Un risultato che, per l’assessore, è “frutto di un lavoro di programmazione, la stagione conclusiva di vari esperimenti fatti negli anni precedenti. Inoltre - continua Rossi - considerando che non siamo una società privata ma un ente pubblico, è difficile programmare da un’estate all’altra, come è successo per i Maneskin e come abbiamo fatto anche quest’anno per un evento in programma nell’estate del 2024 con tanti personaggi importanti e famosi” Tra i fattori che hanno determinato il successo di questa edizione, il ritorno del palco in piazza Verdi dopo la pandemia (con serate gremite come quella dedicata a Lelio Luttazzi e il concerto dei Next Movement) e l’apertura senza restrizioni dell’ampio spazio al Castello di San Giusto, affidato a Good Vibrations e Vigna PR per una ventina di eventi, quasi tutti sold out.

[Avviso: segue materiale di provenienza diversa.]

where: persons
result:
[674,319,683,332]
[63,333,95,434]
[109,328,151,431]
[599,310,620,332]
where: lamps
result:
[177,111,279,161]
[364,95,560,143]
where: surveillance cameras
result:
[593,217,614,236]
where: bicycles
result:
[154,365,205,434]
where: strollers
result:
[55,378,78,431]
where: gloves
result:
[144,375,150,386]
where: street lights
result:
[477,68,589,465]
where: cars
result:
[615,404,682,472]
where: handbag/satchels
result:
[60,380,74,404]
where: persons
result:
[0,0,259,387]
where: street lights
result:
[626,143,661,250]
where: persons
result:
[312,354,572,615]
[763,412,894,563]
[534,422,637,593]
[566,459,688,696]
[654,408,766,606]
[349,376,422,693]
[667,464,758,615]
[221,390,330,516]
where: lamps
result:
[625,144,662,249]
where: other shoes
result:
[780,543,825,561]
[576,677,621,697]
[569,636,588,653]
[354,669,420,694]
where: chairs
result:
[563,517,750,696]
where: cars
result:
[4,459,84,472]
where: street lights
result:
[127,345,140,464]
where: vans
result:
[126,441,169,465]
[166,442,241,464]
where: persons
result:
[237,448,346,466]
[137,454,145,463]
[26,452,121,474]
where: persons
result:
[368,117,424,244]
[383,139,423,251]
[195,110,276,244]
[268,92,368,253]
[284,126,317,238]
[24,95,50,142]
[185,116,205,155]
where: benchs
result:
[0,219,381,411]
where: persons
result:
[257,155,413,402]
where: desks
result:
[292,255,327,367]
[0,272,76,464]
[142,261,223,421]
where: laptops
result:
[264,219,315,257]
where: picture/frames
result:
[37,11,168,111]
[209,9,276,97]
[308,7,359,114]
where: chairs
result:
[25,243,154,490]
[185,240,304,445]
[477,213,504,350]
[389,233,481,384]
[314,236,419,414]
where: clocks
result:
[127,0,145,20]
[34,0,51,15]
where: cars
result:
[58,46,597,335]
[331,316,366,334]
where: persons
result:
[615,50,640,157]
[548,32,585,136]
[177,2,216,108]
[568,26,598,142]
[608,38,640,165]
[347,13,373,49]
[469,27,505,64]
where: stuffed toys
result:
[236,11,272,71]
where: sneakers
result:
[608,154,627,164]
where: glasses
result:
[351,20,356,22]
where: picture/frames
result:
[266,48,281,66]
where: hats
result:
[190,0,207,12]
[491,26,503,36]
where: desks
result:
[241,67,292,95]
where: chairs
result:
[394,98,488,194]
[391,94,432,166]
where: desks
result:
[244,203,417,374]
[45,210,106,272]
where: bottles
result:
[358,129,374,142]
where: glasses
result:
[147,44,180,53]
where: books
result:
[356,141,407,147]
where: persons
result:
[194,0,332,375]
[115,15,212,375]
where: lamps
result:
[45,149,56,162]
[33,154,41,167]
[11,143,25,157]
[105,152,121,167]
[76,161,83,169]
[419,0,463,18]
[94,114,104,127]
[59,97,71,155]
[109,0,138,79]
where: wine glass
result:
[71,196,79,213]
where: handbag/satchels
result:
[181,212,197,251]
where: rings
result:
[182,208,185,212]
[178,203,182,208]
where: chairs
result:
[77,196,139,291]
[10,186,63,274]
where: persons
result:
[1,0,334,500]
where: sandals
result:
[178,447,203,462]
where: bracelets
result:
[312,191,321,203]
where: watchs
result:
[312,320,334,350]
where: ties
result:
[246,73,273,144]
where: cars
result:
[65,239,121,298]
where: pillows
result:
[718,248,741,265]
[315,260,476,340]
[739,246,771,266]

L’assessore ha evidenziato anche l’“enorme successo” per la rassegna Fuoricentro, grazie all’ottimo lavoro del Teatro degli Sterpi, che ha messo a punto un cartellone di circa 90 spettacoli disseminati nei rioni cittadini anche nelle aree più distanti dal centro come Melara, Borgo San Sergio, Valmaura e San Giacomo. “Eventi che - spiega Rossi - hanno registrato il pieno di presenze, perché i cittadini sentono il desiderio di uscire e assistere a un bel programma di spettacoli, a pochi passi da casa e senza prendere l’auto. In piazza Puecher ho partecipato allo spettacolo di Paolo Rossi, personaggio eccezionale, stimando la presenza di oltre un migliaio di persone”.

Grande affluenza per gli eventi di punta come i Maneskin, Zucchero e Biagio Antonacci, ma anche gli spettacoli più “di nicchia”, come il Festival dell’Operetta al Verdi, i concerti di Trieste Loves Jazz, il teatro di prosa della rassegna “Let’s Play” al Giardino del Museo Sartorio, riqualificato grazie ai proventi dell’imposta di soggiorno con una spesa di circa 150mila euro. Uno spazio da 220 posti che ha registrato molte volte il tutto esaurito come per l’evento con Massimo Cacciari. Nelle prossime settimane si alzerà il sipario di Trieste Estate anche in nuovi spazi tra cui il Museo Winckelmann con una rassegna di intrattenimento e divulgazione, la Kleine Berlin e il molo Audace che ospiterà il prossimo 13 agosto l’attesissimo concerto all’alba.

Trieste Estate è organizzato dal Comune di Trieste - Assessorato alle Politiche della Cultura e del Turismo, con la collaborazione dell’Assessorato alle Politiche dell’Educazione e della Famiglia e dell’Assessorato alle Politiche del Territorio, con il sostegno di PromoTurismoFVG e la collaborazione del Trieste Convention & Visitors Bureau, con la direzione artistica di Gabriele Centis per la parte musicale e Lino Marrazzo per il teatro di prosa. Il programma completo su www.triestestate.it.